Jurisprudences
Legs d’usufruit d’un bien commun
Cass. civ. 1ere, 19 nov. 2025, n°23-23.677
Liquidation et partage de successions, Anticipations de successions
Enseignement de l'arrêt
Le legs de la chose d’autrui est nul (article 1021 du Code civil).
La nullité prévue par l’article 1021 du Code civil n’est cependant pas d’ordre public.
Le testateur peut imposer à ses héritiers la charge de procurer à un autre légataire l’usufruit entier du bien légué même lorsque le testateur n’a, sur celui-ci, qu’un droit de propriété indivis.
Rappel du cadre légal
Un testateur ne peut valablement léguer un bien dont il n’est pas propriétaire.
Ce principe résulte de l’article 1021 du Code civil.
« Lorsque le testateur aura légué la chose d’autrui, le legs sera nul, soit que le testateur ait connu ou non qu’elle ne lui appartenait pas ».
Faits et procédure
Un homme décède, et laisse pour lui succéder deux enfants d’une première union. La mère de ses enfants et ex-épouse est prédécédée sans que leurs intérêts patrimoniaux et leur communauté ne soient ni liquidées, ni partagées.
Le de cujus se remarie une seconde fois, puis prive, par testament authentique, sa seconde épouse de tout droit dans sa succession sauf un droit d’usufruit sur un bien immobilier particulier, lequel dépend de la communauté précitée (sur lequel il ne possédait que 50% en pleine propriété, le solde appartenant à ses enfants).
Le de cujus confirme et complète ses dispositions de dernières volontés par un codille, qui prévoit que dans l’hypothèse où les héritiers réservataires refuseraient de respecter les termes du testament et de laisser l’usufruit au conjoint survivant, alors ils seront tenus au versement d’une rente mensuelle de 1.200 € au conjoint survivant.
Des difficulté surviennent lors du règlement de la succession. La Cour d’appel de Lyon condamne le conjoint survivant au paiement d’une indemnité d’occupation au profit des deux héritiers réservataires pour la période 20 février 2019 et le 29 août 2022. L’épouse forme un pourvoi en cassation.
Motivation au pourvoi
La Cour d’appel impose au conjoint survivant le paiement d’une indemnité d’occupation au profit des enfants du défunt en considérant que le legs n’est pas valable puisque le défunt n’était pas seul propriétaire du bien. Elle considère que le legs d’usufruit ne pouvait s’exécuter que sur les 50 % revenant à la succession.

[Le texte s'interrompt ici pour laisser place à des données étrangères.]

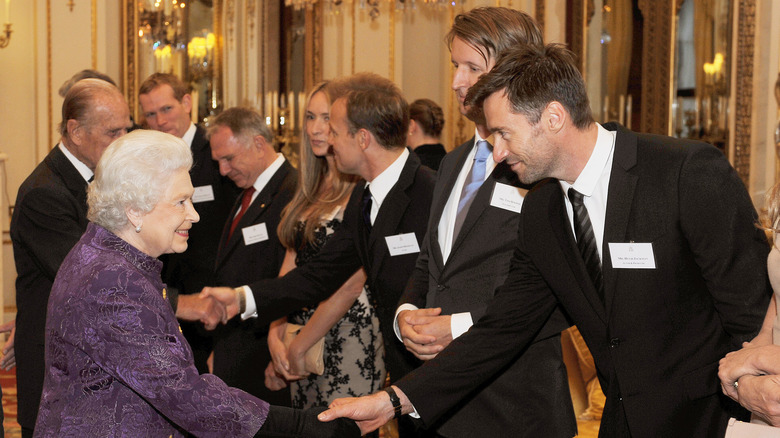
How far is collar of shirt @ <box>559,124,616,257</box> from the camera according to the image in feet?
7.51

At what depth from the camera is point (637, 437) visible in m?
2.22

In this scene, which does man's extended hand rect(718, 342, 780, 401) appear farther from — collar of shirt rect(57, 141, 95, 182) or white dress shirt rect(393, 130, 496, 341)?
collar of shirt rect(57, 141, 95, 182)

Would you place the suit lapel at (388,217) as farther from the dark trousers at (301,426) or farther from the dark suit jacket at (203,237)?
the dark suit jacket at (203,237)

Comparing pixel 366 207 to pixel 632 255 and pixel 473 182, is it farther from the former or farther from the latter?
pixel 632 255

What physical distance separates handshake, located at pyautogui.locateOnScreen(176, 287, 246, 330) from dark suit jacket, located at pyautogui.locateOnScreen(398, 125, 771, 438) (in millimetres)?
1621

L’épouse considère cependant qu’un testateur peut imposer à ses héritiers (ou légataire) la charge de procurer à un autre légataire l’usufruit du bien légué, même s’il n’a qu’un droit indivis sur ledit bien. L’épouse déduit cette volonté des termes du testament de son époux, lequel la privait de tout droit dans sa succession, sauf explicitement le droit d’usufruit sur un bien particulier.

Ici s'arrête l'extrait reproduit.